WHAT THE EXERCISE ASKS: Reproduce word for word the lines between the one containing "1434 Sage Bush Street - Photo 20" and the end of the entries below, both inclusive; leave out pictures.

TASK INPUTS:
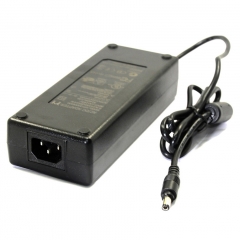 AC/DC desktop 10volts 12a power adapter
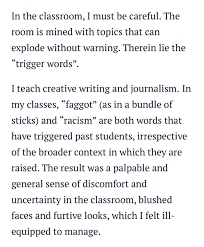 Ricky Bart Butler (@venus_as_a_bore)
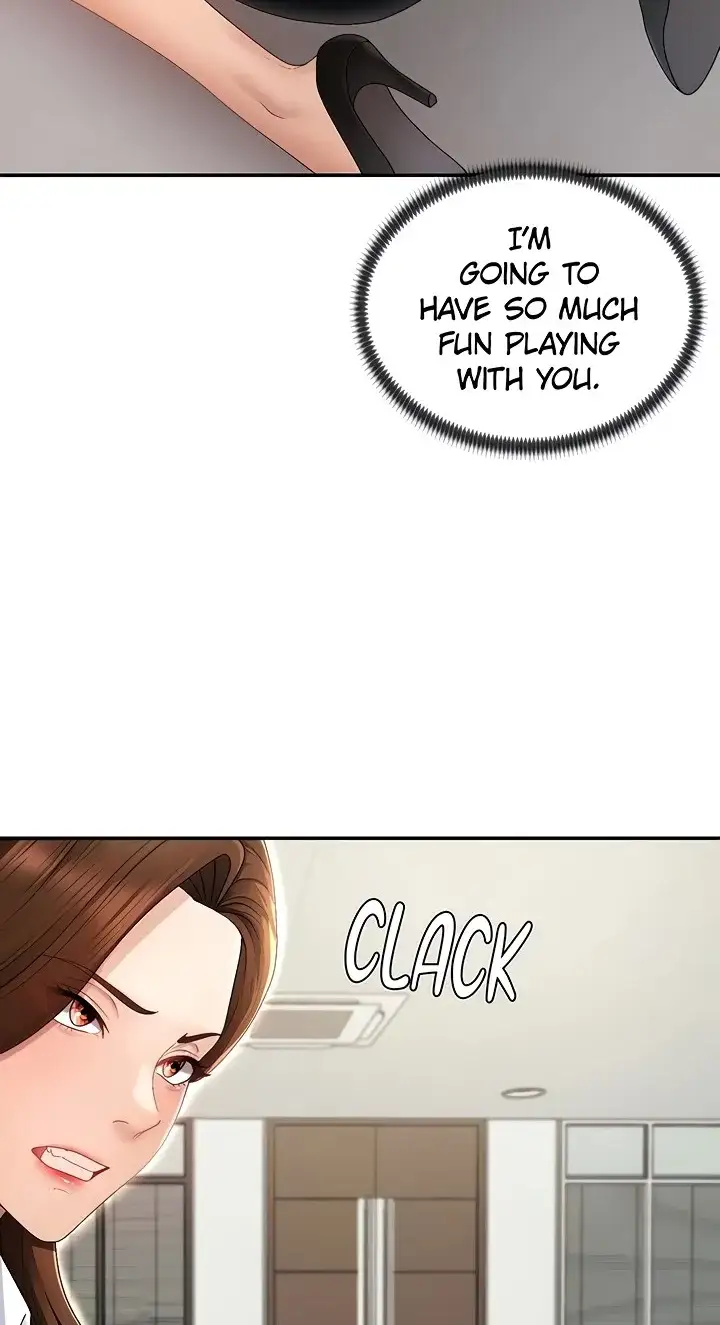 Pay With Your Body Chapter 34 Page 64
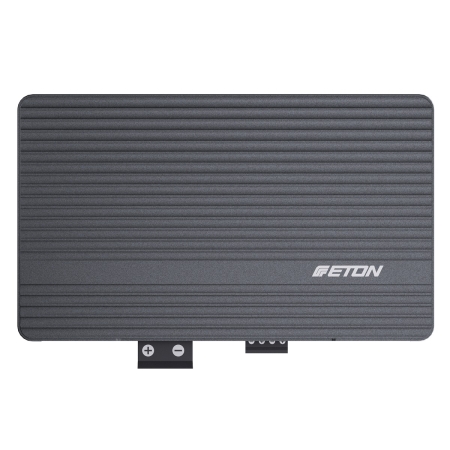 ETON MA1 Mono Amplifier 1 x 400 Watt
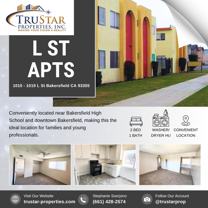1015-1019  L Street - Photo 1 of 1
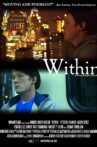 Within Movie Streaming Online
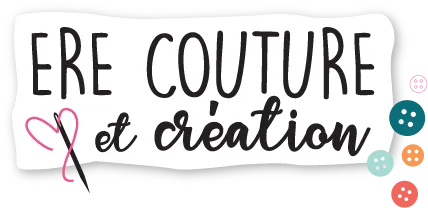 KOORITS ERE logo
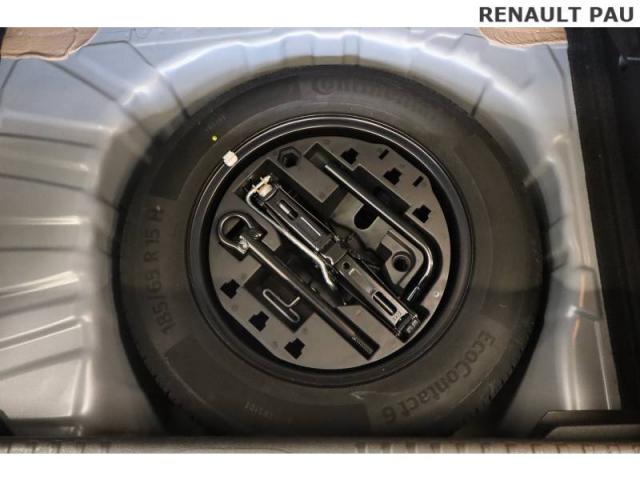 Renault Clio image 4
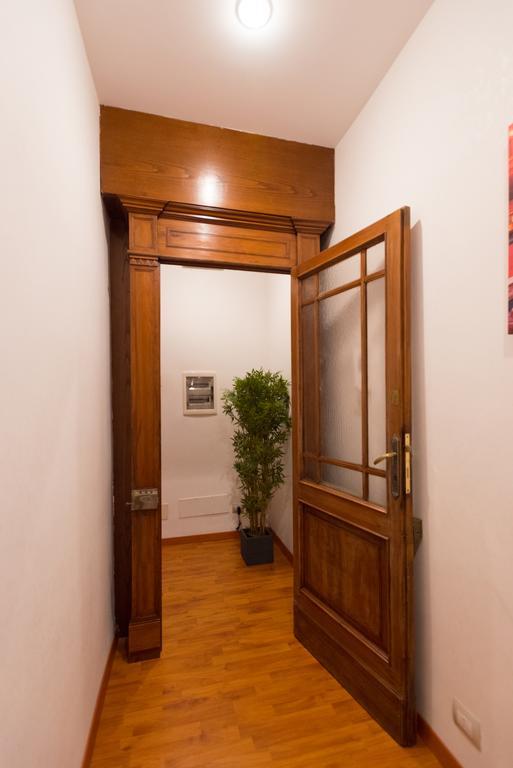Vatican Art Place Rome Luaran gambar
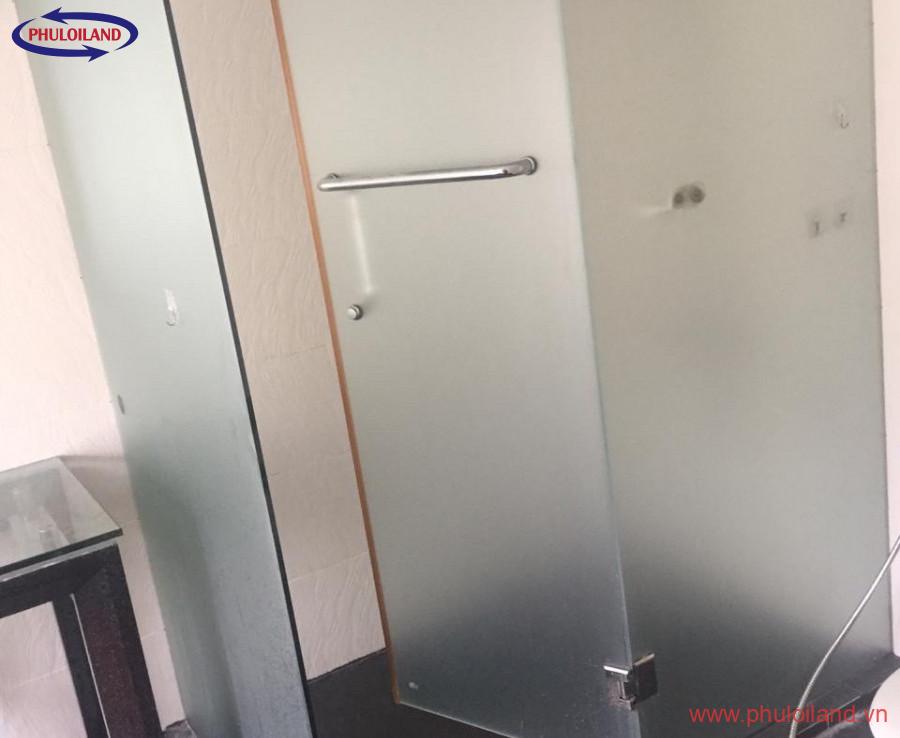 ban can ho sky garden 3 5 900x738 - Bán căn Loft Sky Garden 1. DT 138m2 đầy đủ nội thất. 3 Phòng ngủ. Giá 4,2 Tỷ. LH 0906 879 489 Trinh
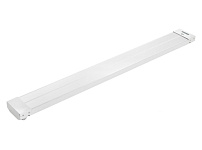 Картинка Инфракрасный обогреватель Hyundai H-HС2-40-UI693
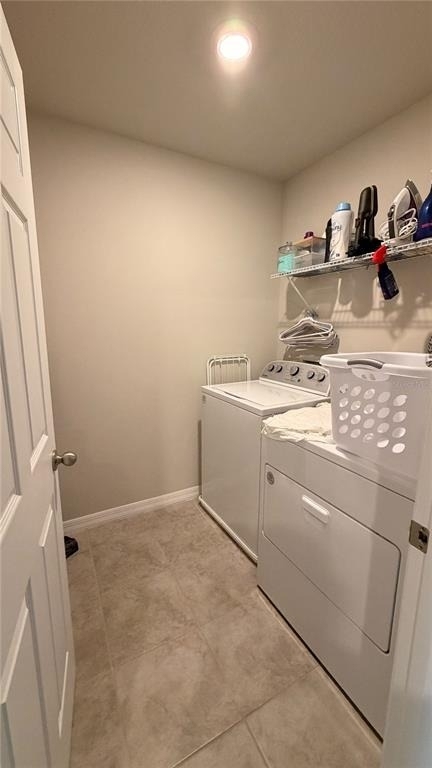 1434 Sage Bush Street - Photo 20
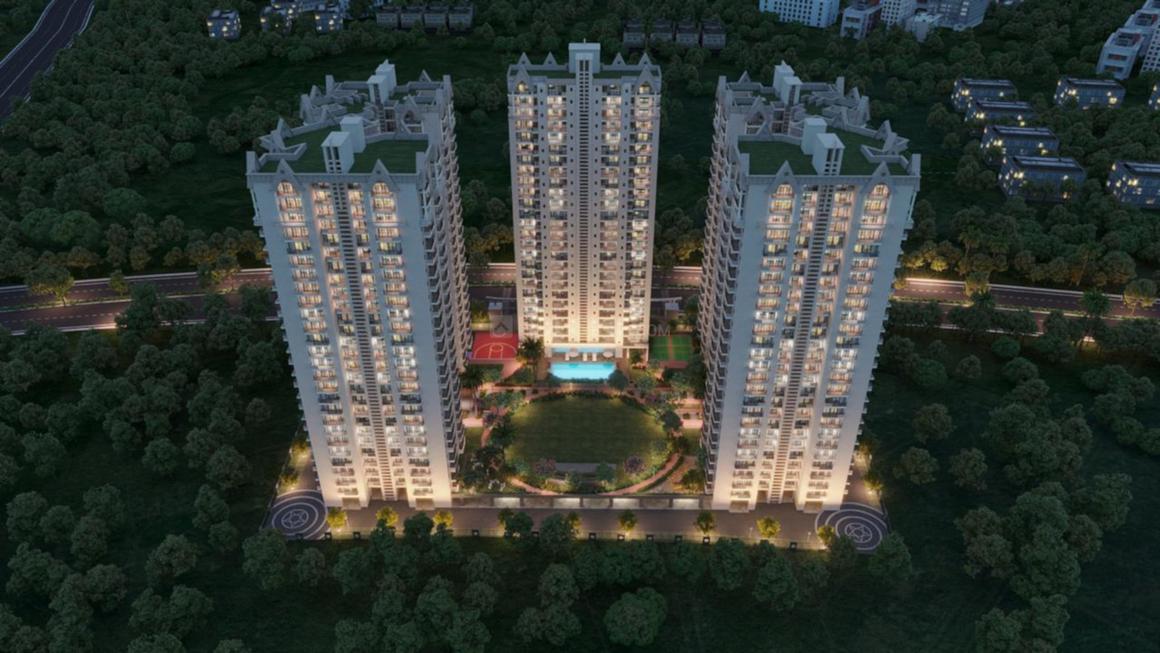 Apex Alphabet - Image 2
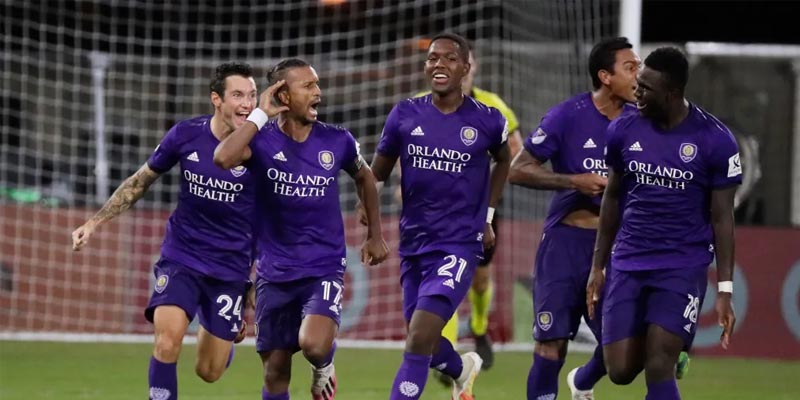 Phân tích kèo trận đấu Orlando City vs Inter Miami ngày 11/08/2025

EXPECTED OUTPUT:
 1434 Sage Bush Street - Photo 20
 Apex Alphabet - Image 2
 Phân tích kèo trận đấu Orlando City vs Inter Miami ngày 11/08/2025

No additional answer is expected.